Durant l’agonie de Weimar, les signaux d’alarme n’avaient pas manqué, mais le manque de stratégie commune des partis de gauche, le manque de détermination des conservateurs, par peur des précédents, à combattre le fascisme, ont fini par servir l’extrême droite. Tandis que Kurt von Schleicher croit se servir de Franz von Papen qui croit manipuler Hitler. D’un « von » à l’autre, rira bien qui rira le dernier. Il était déjà trop tard lorsque Schleicher, « qui a fait et défait les gouvernements du Reich depuis 1930 », prit conscience de « la nocivité des nazis ». (Était-il déjà trop tard lorsque le KPD changea enfin de tactique ? une question qu’on pourrait se poser.) Quoi qu’il en soit, en moins de deux mois, la république de Weimar était assassinée.
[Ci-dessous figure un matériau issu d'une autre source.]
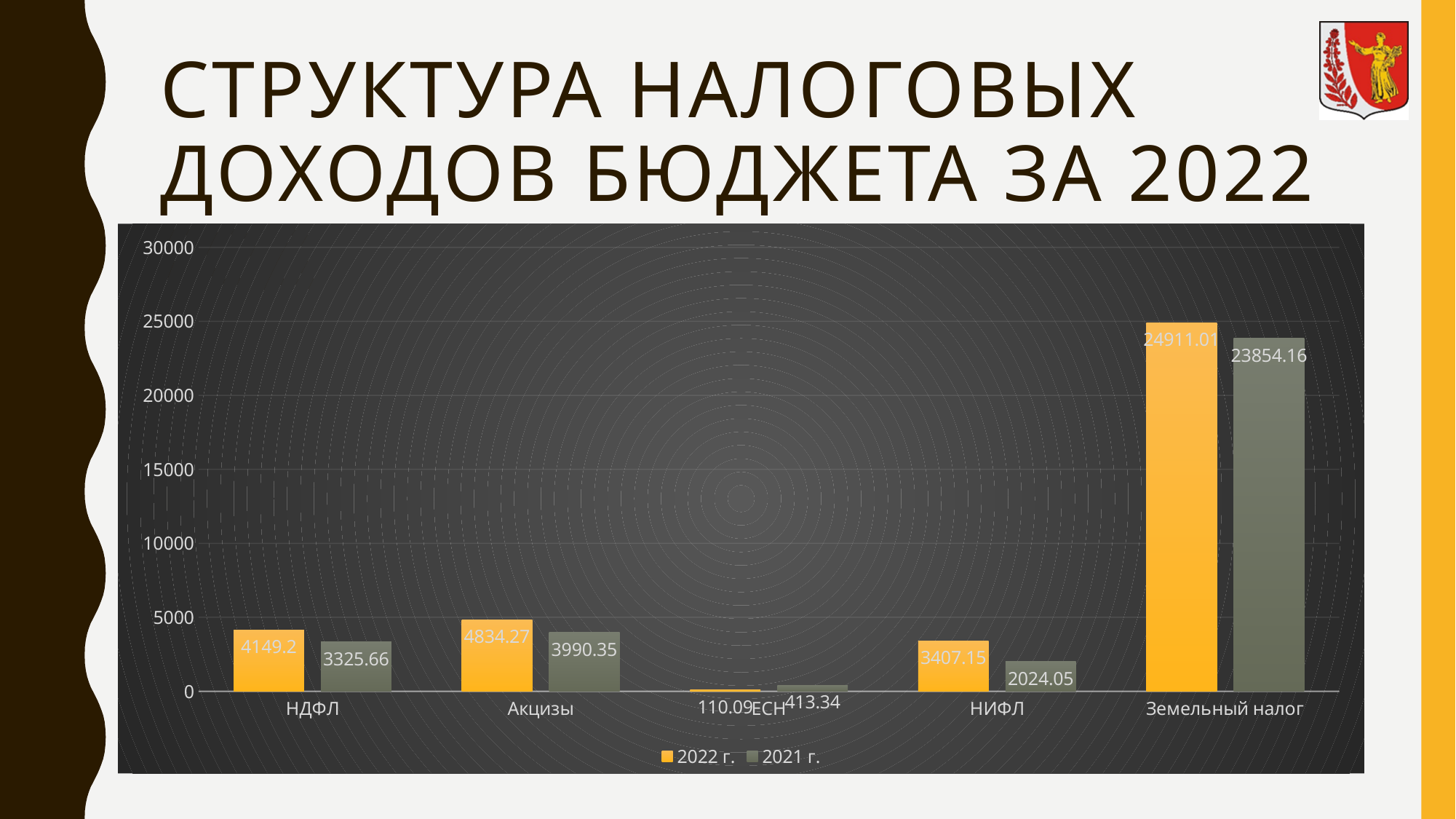
For ЕСН, which series has the larger value, 2022 г. or 2021 г.? 2021 г. Which category has the lowest value in the 2021 г. series? ЕСН What is the difference between the 2022 г. and 2021 г. values for Земельный налог? 1056.85 How many series does the legend list? 2 What kind of chart is shown on the slide? bar chart What is the value for ЕСН in the 2022 г. series? 110.09 What is the value for НИФЛ in the 2021 г. series? 2024.05 How many categories are shown on the x axis? 5 What is the value for Акцизы in the 2021 г. series? 3990.35 What is the value for НДФЛ in the 2022 г. series? 4149.2 Which category has the highest value in the 2022 г. series? Земельный налог Is the 2021 г. value for Земельный налог greater or less than 20000? greater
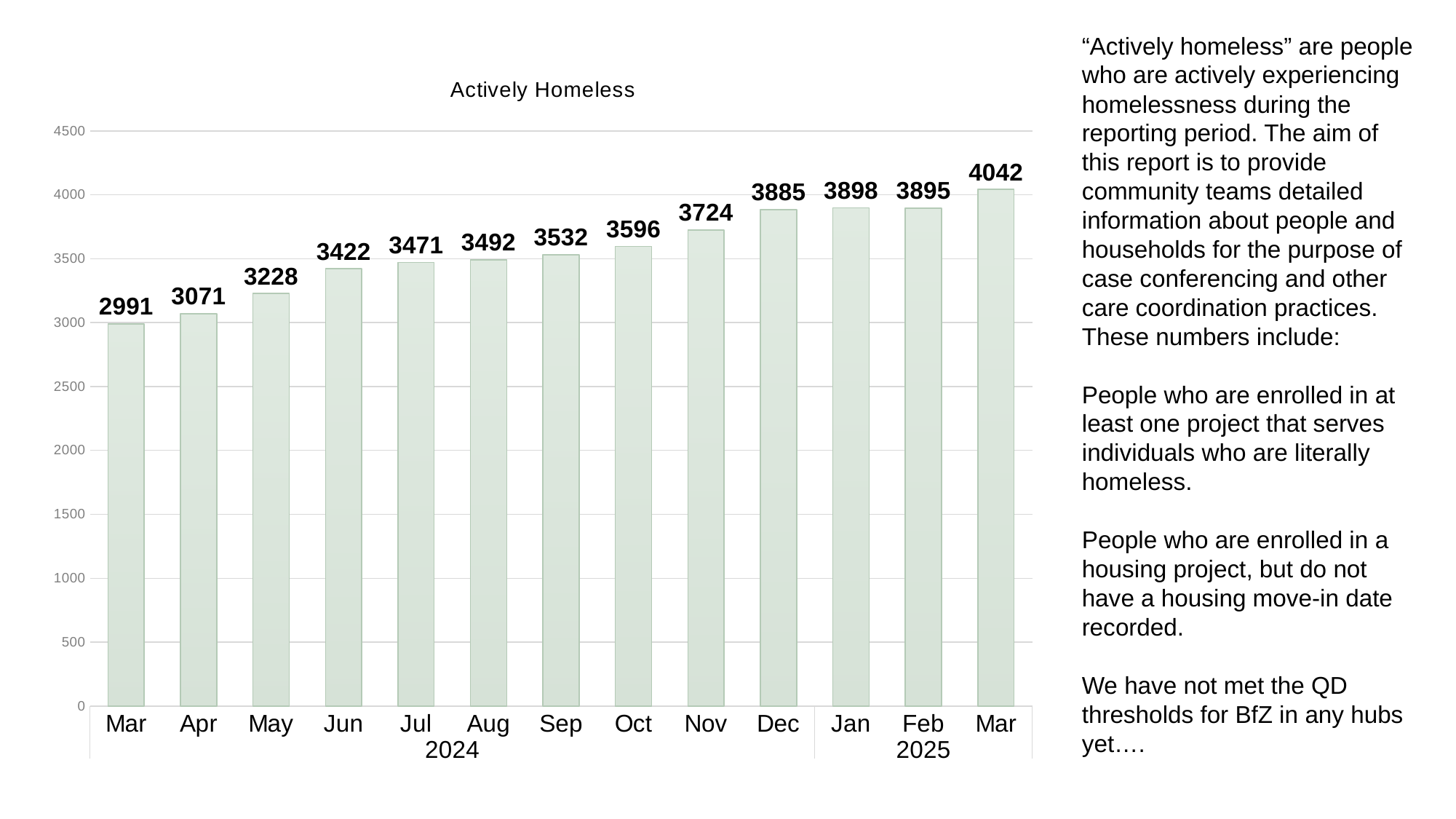
What is the difference between the values for Dec 2024 and Nov 2024? 161 What is the value for Nov 2024? 3724 Which month has the lowest value? Mar 2024 Do the values generally rise or fall from Mar 2024 to Mar 2025? rise Is the value for Oct 2024 greater or less than 3500? greater How many months are shown on the chart? 13 What is the value for Jan 2025? 3898 What is the value for Mar 2024? 2991 What is the difference between the values for Mar 2025 and Mar 2024? 1051 What kind of chart is this? bar chart Which month has the highest value? Mar 2025 Which is larger, the value for Jun 2024 or the value for Sep 2024? Sep 2024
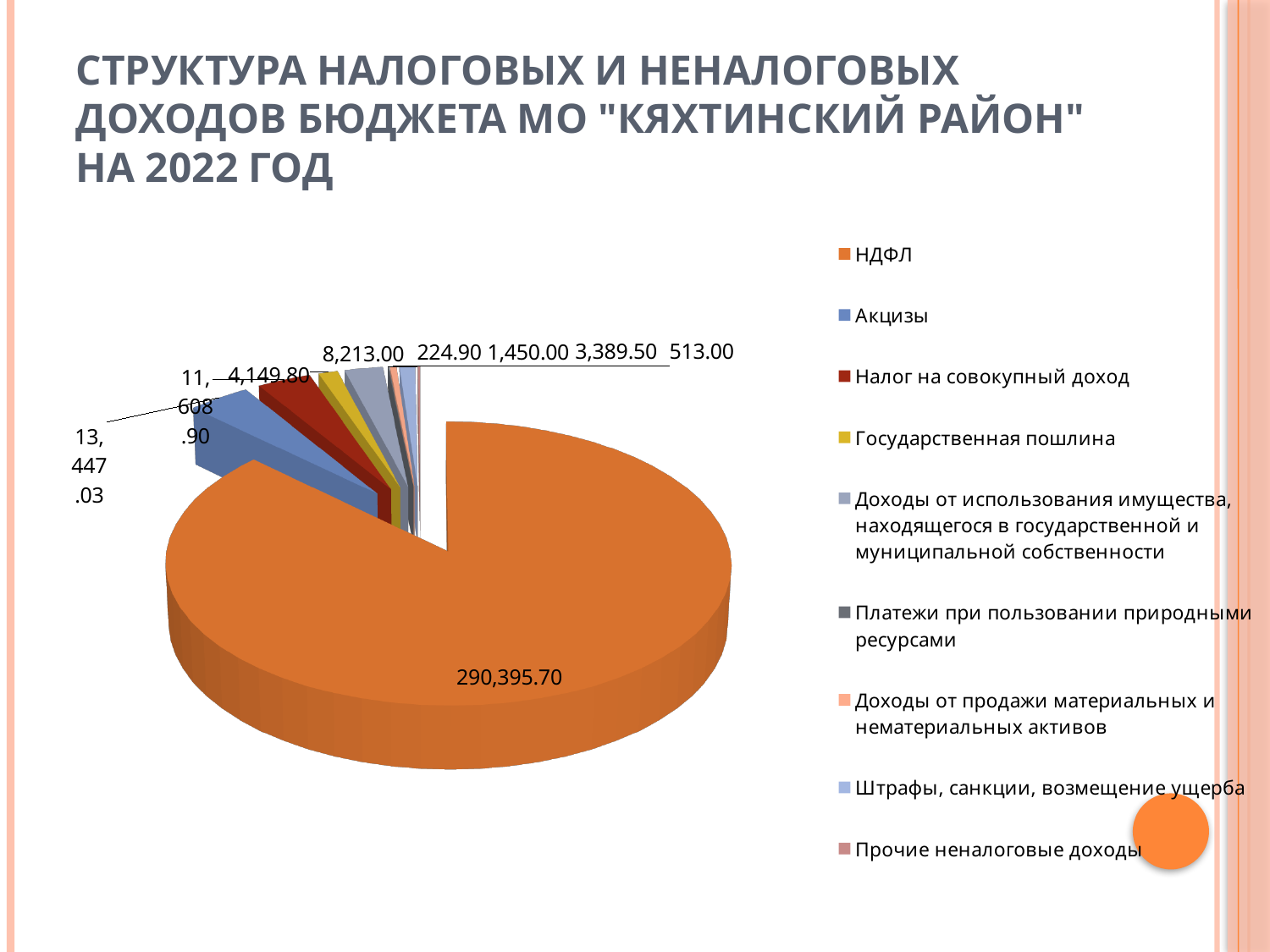
What is the difference between the values for Доходы от продажи материальных и нематериальных активов (1,450.00) and Платежи при пользовании природными ресурсами (224.90)? 1,225.10 What is the value shown for Прочие неналоговые доходы? 513.00 What is the value shown for Штрафы, санкции, возмещение ущерба? 3,389.50 How many categories does the legend of the pie chart list? 9 Which is larger: the value for Государственная пошлина or the value for Штрафы, санкции, возмещение ущерба? Государственная пошлина Which category has the largest slice of the pie? НДФЛ What is the value shown for Доходы от использования имущества, находящегося в государственной и муниципальной собственности? 8,213.00 What kind of chart is shown on the slide? Pie chart What colour is used for НДФЛ in the pie chart? Orange Which category has the smallest value in the pie chart? Платежи при пользовании природными ресурсами What is the value shown for НДФЛ? 290,395.70 What is the value shown for Платежи при пользовании природными ресурсами? 224.90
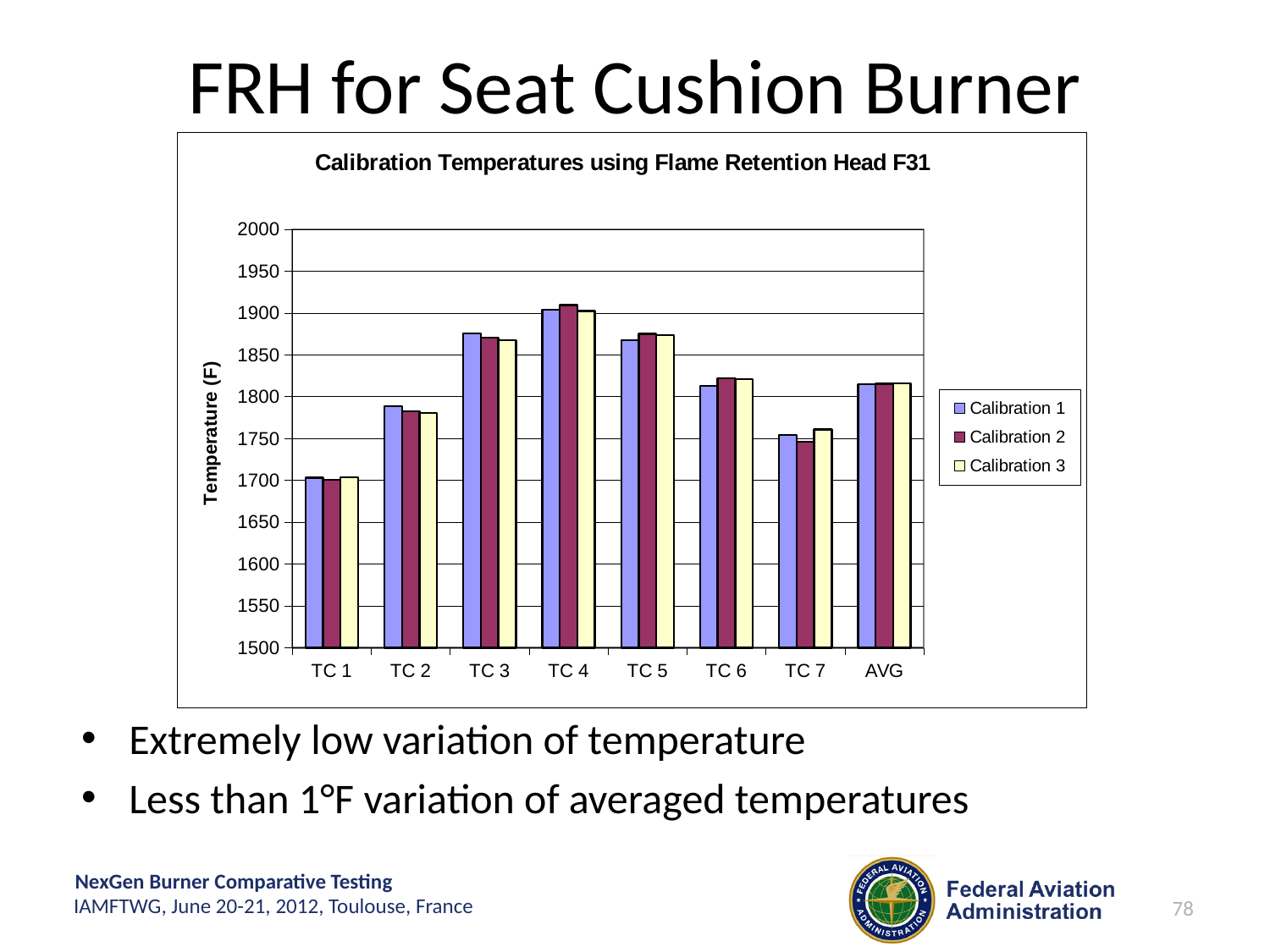
Is the value for TC 3 in Calibration 1 greater or less than 1850? greater What is the title of the chart? Calibration Temperatures using Flame Retention Head F31 What kind of chart is shown on the slide? bar chart For Calibration 1, which is larger: the value for TC 2 or the value for TC 6? TC 6 How many categories are shown on the x axis? 8 Which category has the highest temperature for Calibration 1? TC 4 For Calibration 3, do the values rise or fall from TC 1 to TC 4? rise Is the value for TC 4 in Calibration 2 greater or less than 1900? greater How many series does the legend list? 3 Is the value for TC 2 in Calibration 1 greater or less than 1800? less Which category has the lowest temperature for Calibration 2? TC 1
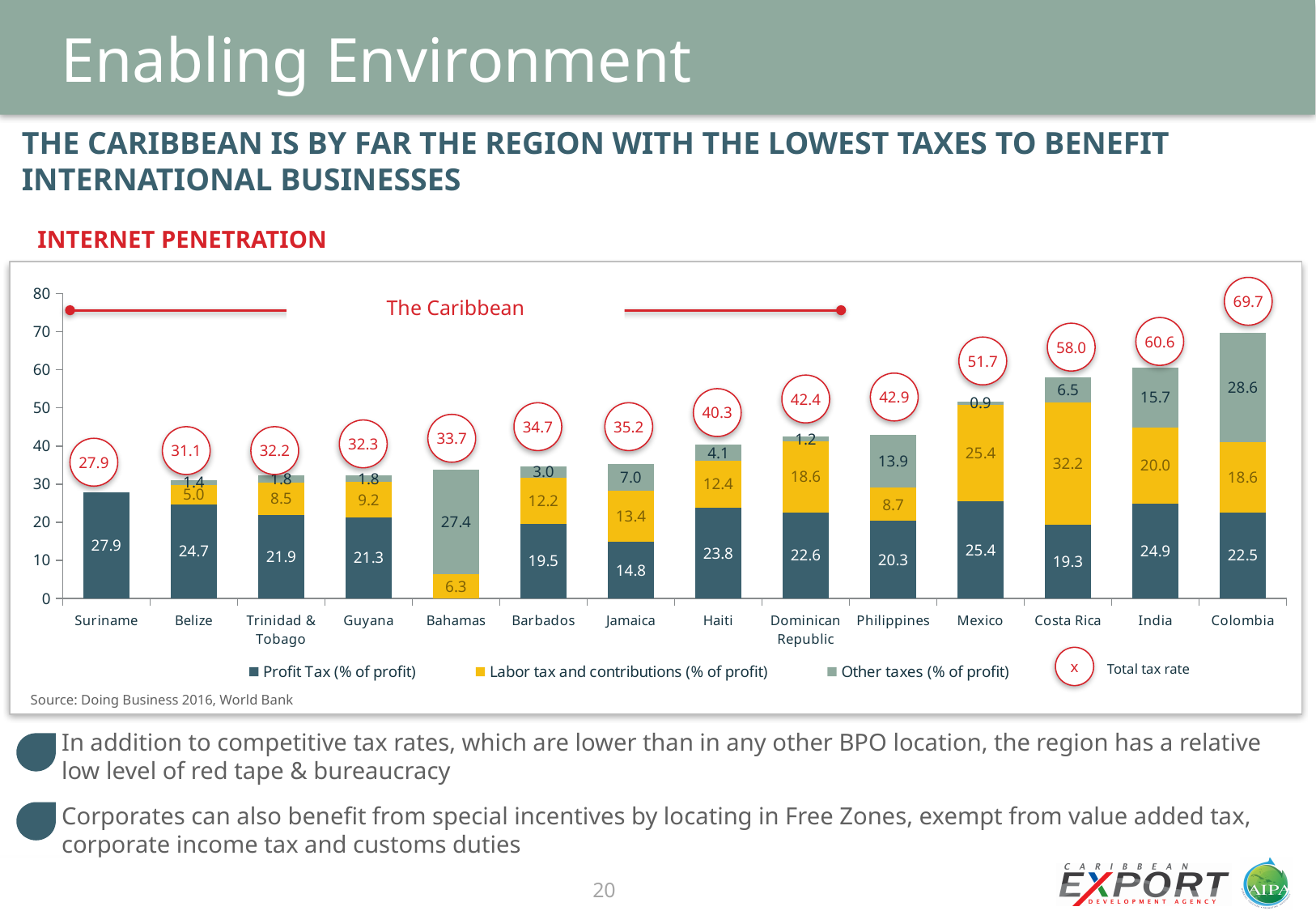
What is the total tax rate shown for Colombia? 69.7 What is the Labor tax and contributions (% of profit) value for Costa Rica? 32.2 What is the Profit Tax (% of profit) value for Haiti? 23.8 What is the difference between the total tax rates of India and Mexico? 8.9 What kind of chart is shown? Stacked bar chart How many countries are shown on the x axis? 14 How many series does the legend list for the stacked bars? 3 What is the Other taxes (% of profit) value for the Bahamas? 27.4 Which has a higher Profit Tax (% of profit): Jamaica or Barbados? Barbados Which country has the highest total tax rate? Colombia Which country has the lowest total tax rate? Suriname Do the total tax rates rise or fall moving from left to right along the x axis? Rise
À coup d’ordonnances d’exception, sorte d’executive orders, comme on dit sous d’autres cieux, très vite musclés et criminels. 

Ce n’est pas le moindre des mérites de ce livre que de rappeler des définitions comme celle du (néo)libéralisme autoritaire, (il)libéralisme d’un point de vue économique et autoritarisme en politique sociale, des irresponsables d’hier. Ne cherchez pas, vous connaissez leurs alter ego d’aujourd’hui. En un mot, tordant le cou à une vulgate qui ferait adhérer à l’idée d’une fatalité, ce réquisitoire savant montre que « le vociférateur de brasserie sorti d’on ne sait quel caniveau autrichien » aurait pu ne jamais devenir Hitler.